> _TEXTO EXTRAÍDO_
+++

Fascista ou maconheiro
Um fascista pode até fumar maconha, mas jamais será um maconheiro, pois este tem orgulho de ser chamado assim, já que a luta pela legalização da maconha faz parte da luta contra o racismo no Brasil.
Em ato público de lançamento do programa Segurança Presente no Largo do Machado, o governador do Rio de Janeiro foi chamado de fascista. Sem expressar qualquer indignação por sua honra nem se defender da ofensa, Witzel começou a chamar o transeunte de maconheiro. Se quem cala consente, o governador vestiu a carapuça, mas, pelas suas atitudes, não tem vergonha de assumir seu viés ideológico.

+++

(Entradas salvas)
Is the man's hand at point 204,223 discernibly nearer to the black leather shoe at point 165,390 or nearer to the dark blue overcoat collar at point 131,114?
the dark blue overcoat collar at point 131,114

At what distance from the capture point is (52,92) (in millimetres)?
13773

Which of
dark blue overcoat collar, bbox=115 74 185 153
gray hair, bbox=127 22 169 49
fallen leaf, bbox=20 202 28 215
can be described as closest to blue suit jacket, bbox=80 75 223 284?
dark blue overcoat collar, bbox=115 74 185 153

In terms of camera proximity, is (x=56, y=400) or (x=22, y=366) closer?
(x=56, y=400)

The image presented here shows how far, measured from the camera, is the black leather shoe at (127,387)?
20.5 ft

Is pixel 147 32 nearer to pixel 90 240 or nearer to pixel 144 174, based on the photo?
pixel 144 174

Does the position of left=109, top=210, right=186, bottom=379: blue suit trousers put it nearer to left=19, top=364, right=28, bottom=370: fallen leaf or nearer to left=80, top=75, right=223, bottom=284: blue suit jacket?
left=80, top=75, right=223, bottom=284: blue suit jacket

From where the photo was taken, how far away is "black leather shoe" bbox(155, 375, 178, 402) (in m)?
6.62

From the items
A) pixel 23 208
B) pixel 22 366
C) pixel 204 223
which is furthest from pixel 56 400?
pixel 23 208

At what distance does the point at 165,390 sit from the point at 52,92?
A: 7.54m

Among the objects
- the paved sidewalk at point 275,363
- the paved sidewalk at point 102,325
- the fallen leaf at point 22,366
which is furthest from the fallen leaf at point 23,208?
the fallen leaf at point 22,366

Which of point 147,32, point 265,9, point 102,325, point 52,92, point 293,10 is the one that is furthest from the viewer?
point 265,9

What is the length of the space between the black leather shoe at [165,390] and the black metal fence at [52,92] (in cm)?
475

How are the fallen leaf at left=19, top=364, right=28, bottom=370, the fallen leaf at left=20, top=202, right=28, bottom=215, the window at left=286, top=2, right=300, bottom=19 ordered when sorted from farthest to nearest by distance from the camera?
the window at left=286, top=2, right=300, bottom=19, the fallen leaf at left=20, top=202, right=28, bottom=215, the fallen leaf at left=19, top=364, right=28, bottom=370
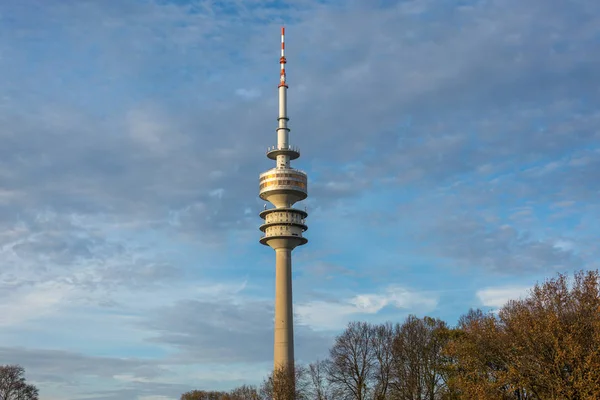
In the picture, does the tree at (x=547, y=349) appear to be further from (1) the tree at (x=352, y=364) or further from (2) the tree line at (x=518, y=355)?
(1) the tree at (x=352, y=364)

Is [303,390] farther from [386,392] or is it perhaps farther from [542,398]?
[542,398]

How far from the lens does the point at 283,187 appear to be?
130 meters

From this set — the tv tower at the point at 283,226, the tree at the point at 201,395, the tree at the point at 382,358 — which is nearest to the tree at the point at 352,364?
the tree at the point at 382,358

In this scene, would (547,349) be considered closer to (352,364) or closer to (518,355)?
(518,355)

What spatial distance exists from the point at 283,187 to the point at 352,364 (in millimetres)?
47318

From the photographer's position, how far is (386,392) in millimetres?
85312

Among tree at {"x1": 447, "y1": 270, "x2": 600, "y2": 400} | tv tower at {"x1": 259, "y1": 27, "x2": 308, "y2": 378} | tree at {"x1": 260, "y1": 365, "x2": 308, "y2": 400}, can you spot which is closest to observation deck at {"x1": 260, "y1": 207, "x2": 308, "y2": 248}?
tv tower at {"x1": 259, "y1": 27, "x2": 308, "y2": 378}

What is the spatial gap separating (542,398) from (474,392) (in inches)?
179

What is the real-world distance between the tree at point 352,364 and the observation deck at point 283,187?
140ft

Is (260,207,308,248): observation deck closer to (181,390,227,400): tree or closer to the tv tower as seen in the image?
the tv tower

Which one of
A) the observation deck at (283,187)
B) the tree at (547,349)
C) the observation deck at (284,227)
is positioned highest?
the observation deck at (283,187)

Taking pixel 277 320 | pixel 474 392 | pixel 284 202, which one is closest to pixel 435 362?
pixel 474 392

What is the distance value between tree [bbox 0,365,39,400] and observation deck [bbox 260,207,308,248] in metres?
46.7

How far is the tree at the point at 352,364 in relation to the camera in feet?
287
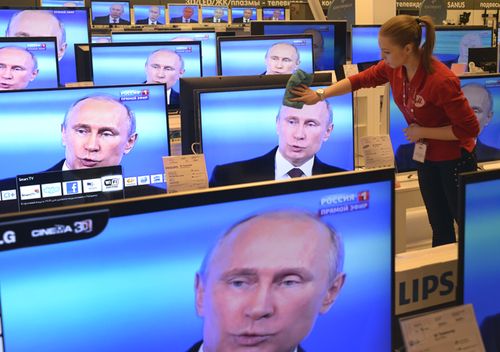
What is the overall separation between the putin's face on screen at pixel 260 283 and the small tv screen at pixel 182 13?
13949 mm

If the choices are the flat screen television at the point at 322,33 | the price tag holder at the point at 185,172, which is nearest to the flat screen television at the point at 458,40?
the flat screen television at the point at 322,33

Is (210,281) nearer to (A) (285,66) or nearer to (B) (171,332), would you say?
(B) (171,332)

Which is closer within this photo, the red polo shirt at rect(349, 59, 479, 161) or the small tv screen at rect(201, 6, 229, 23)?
the red polo shirt at rect(349, 59, 479, 161)

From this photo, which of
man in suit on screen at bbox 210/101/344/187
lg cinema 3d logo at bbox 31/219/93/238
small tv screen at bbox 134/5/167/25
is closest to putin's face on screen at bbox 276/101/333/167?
man in suit on screen at bbox 210/101/344/187

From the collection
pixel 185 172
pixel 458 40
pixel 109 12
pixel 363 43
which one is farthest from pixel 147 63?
pixel 109 12

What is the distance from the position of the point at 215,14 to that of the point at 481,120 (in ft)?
42.3

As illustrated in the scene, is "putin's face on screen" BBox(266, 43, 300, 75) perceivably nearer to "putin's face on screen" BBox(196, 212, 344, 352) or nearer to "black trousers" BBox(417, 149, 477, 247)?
"black trousers" BBox(417, 149, 477, 247)

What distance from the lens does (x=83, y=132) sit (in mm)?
2391

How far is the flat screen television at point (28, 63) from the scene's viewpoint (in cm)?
386

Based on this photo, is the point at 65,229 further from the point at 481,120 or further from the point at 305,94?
the point at 481,120

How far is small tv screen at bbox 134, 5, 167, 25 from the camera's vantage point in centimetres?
1451

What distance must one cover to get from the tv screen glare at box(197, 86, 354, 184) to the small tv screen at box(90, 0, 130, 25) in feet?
37.3

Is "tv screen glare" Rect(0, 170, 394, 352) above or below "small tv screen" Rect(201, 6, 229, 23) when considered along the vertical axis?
below

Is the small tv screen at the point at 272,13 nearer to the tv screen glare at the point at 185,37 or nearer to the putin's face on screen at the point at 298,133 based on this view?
the tv screen glare at the point at 185,37
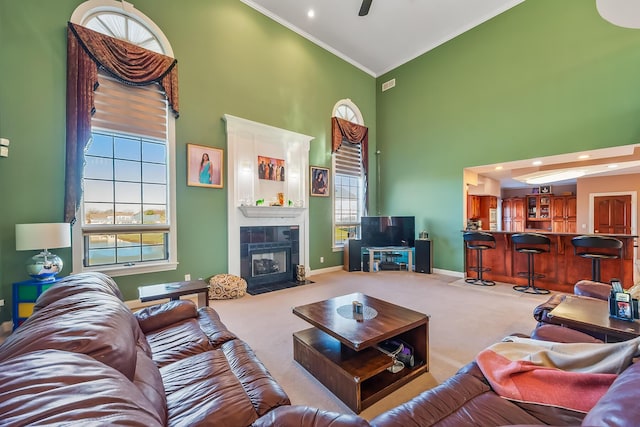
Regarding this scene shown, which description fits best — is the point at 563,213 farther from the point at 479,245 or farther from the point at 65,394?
the point at 65,394

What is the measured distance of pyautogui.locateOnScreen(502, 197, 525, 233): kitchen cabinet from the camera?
9.95 m

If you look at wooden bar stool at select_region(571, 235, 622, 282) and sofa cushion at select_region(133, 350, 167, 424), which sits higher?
wooden bar stool at select_region(571, 235, 622, 282)

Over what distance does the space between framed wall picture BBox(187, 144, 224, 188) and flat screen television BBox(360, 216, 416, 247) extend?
11.2 feet

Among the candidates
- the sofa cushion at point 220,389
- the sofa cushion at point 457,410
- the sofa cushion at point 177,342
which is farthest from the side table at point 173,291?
the sofa cushion at point 457,410

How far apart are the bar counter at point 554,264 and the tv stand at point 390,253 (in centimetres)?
118

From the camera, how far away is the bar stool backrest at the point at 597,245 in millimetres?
3729

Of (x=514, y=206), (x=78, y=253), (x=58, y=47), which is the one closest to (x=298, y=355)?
(x=78, y=253)

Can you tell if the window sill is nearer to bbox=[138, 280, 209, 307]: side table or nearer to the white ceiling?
bbox=[138, 280, 209, 307]: side table

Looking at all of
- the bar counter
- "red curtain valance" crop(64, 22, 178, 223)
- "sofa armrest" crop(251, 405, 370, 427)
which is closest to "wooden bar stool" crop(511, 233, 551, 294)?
the bar counter

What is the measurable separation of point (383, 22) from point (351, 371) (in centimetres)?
624

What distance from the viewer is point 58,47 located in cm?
331

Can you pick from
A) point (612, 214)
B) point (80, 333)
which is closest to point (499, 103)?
point (612, 214)

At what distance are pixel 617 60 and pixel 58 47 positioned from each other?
775cm

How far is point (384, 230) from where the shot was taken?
6305 millimetres
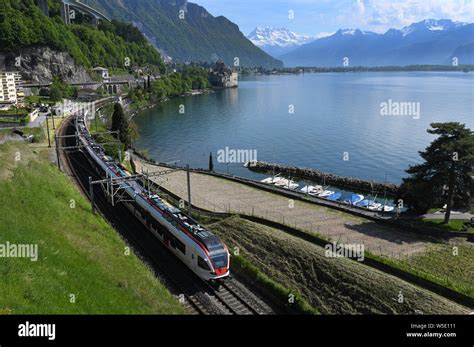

+++

> _TAREFA_
Reescreva o trecho do texto sobre fascistas e maconheiros entre "Em ato público" e "seu viés ideológico.", inclusive, trocando "transeunte" por "pedestre".

> _RESULTADO DO EXERCÍCIO_
Em ato público de lançamento do programa Segurança Presente no Largo do Machado, o governador do Rio de Janeiro foi chamado de fascista. Sem expressar qualquer indignação por sua honra nem se defender da ofensa, Witzel começou a chamar o pedestre de maconheiro. Se quem cala consente, o governador vestiu a carapuça, mas, pelas suas atitudes, não tem vergonha de assumir seu viés ideológico.